“The House on Wednesday rejected an attempt to curtail the National Security Agency’s surveillance activities after a furious last-minute lobbying campaign by the White House to defeat the measure,” Jeremy Herb reports for The Hill.
“The House voted 205-217 against the amendment from Rep. Justin Amash (R-Mich.), which would have prevented the National Security Agency from using the Patriot Act to collect phone records of individuals who aren’t under investigation,” Herb reports. “A majority of Democrats — 111 — voted for Amash’s amendment despite the White House pressure, while 83 Democrats voted no. The GOP vote was 94-134.”
“Amash’s amendment to the Defense Appropriations bill pitted liberal Democrats and libertarian Republicans opposed to the NSA’s massive surveillance activities against both parties’ leadership and the Obama administration,” Herb reports. “Wednesday’s vote came after the White House and lawmakers who support the NSA’s surveillance activities launched a major offensive against Amash’s measure after it was granted a vote Monday evening.”
Herb reports, “On Tuesday, White House press secretary Jay Carney issued a rare evening statement announcing the White House’s opposition. ‘We oppose the current effort in the House to hastily dismantle one of our Intelligence Community’s counterterrorism tools,’ Carney wrote.

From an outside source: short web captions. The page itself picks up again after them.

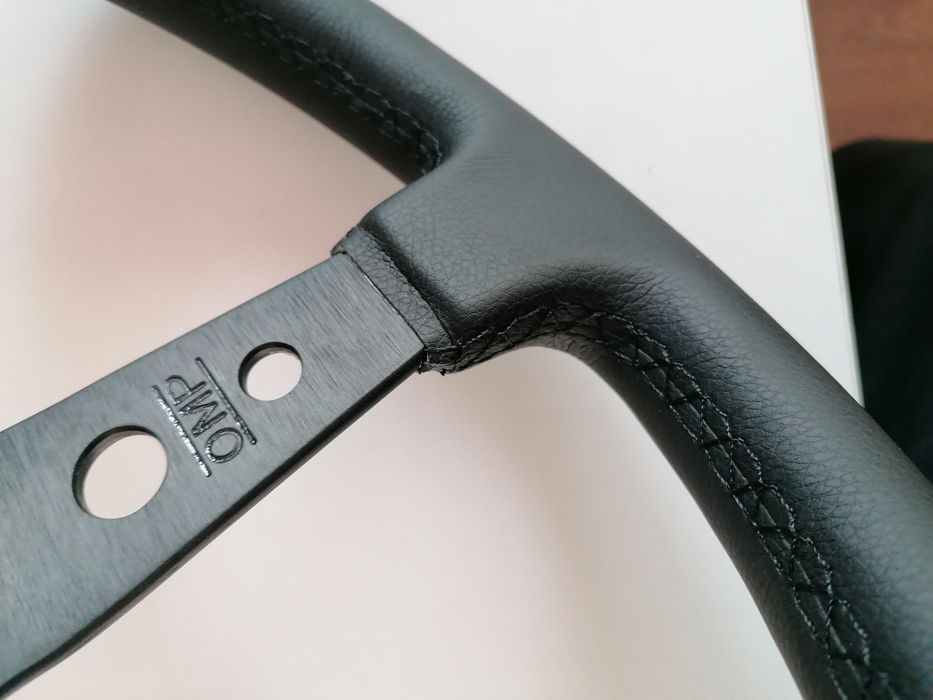 Волан кожен спортен ОМП черен 35см OMP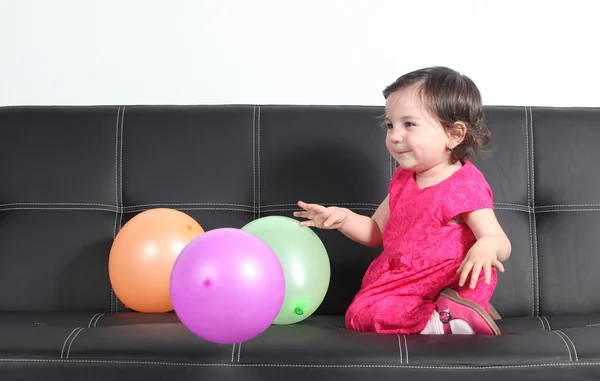 Baby glada spelar med ballonger — Stockfoto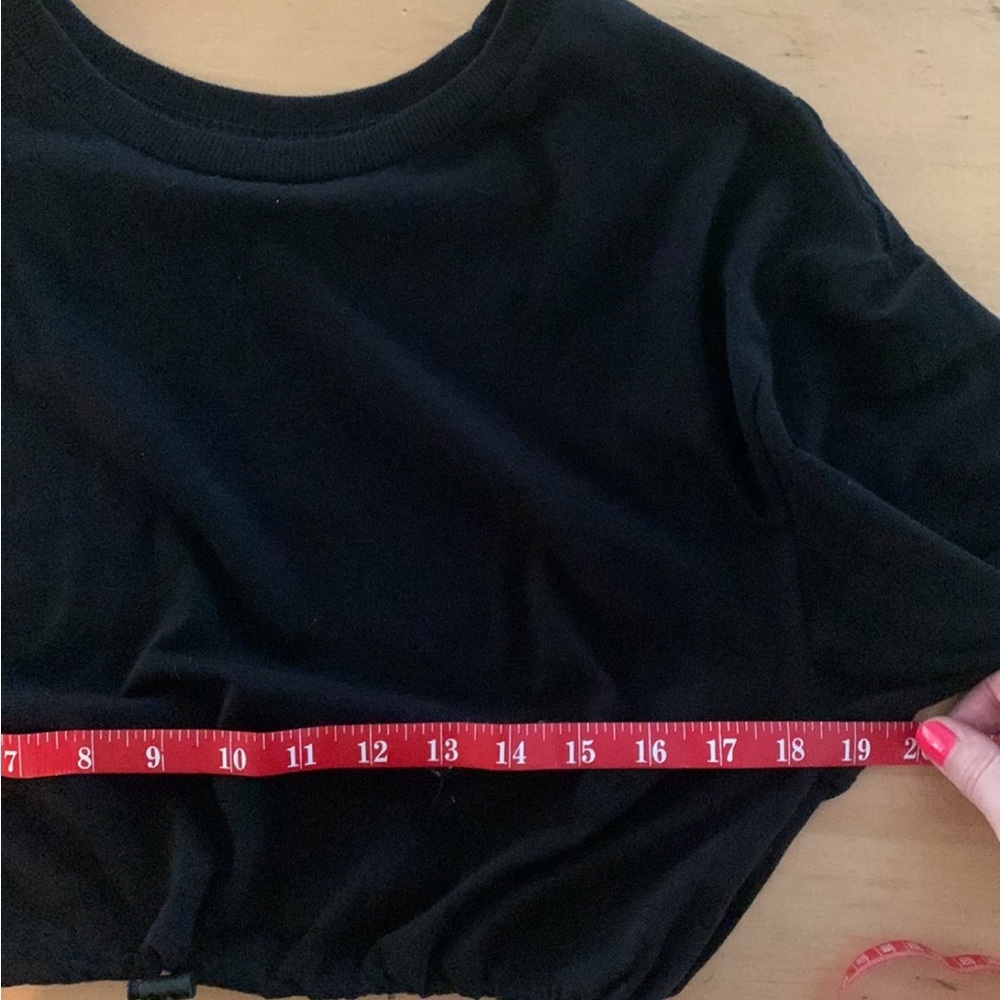 Cropped tee - Picture 7 of 10
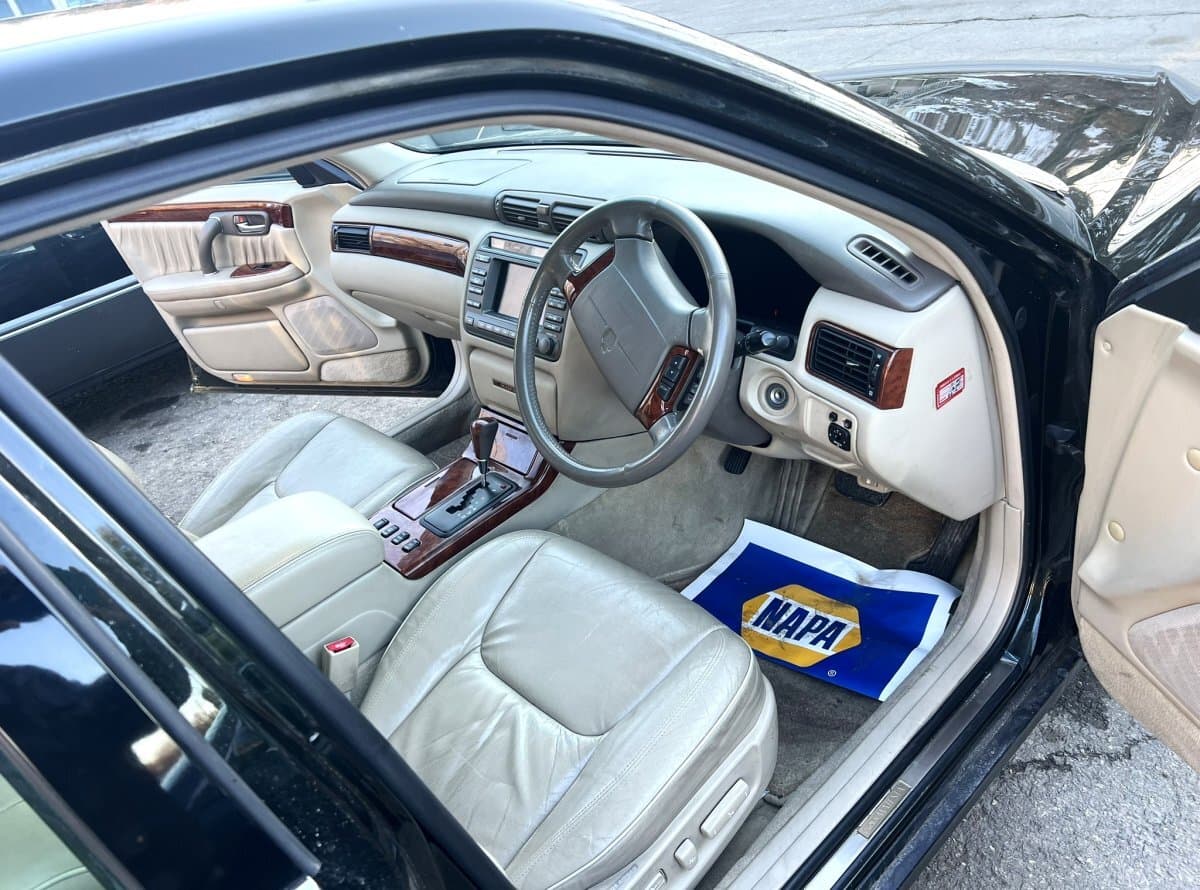 2000 Toyota Crown Majesta - Japan thumbnail 28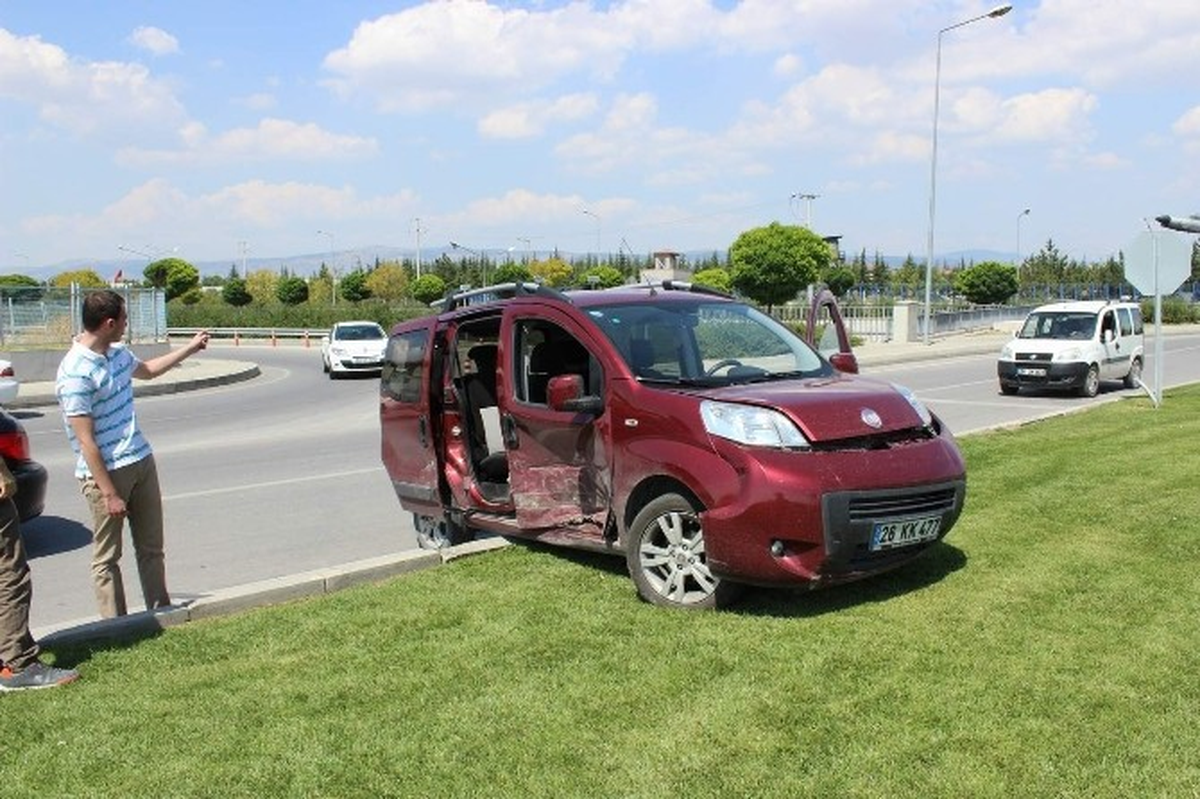Kamyonetle Otomobil Çarpıştı: 1 Yaralı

“The House also voted Wednesday on a more-limited NSA measure from Rep. Mike Pompeo (R-Kan.) to prevent the agency from intentionally targeting U.S. citizens. It was approved in a 409-12 vote,” Herb reports. “Supporters of Amash’s proposal said that the alternative NSA amendment only re-stated prohibitions against targeting Americans that were already in place. ‘This amendment would have no impact whatsoever on the misuses of Section 215 [of the Patriot Act],’ Rep. Jarrold Nadler (D-N.Y.) said.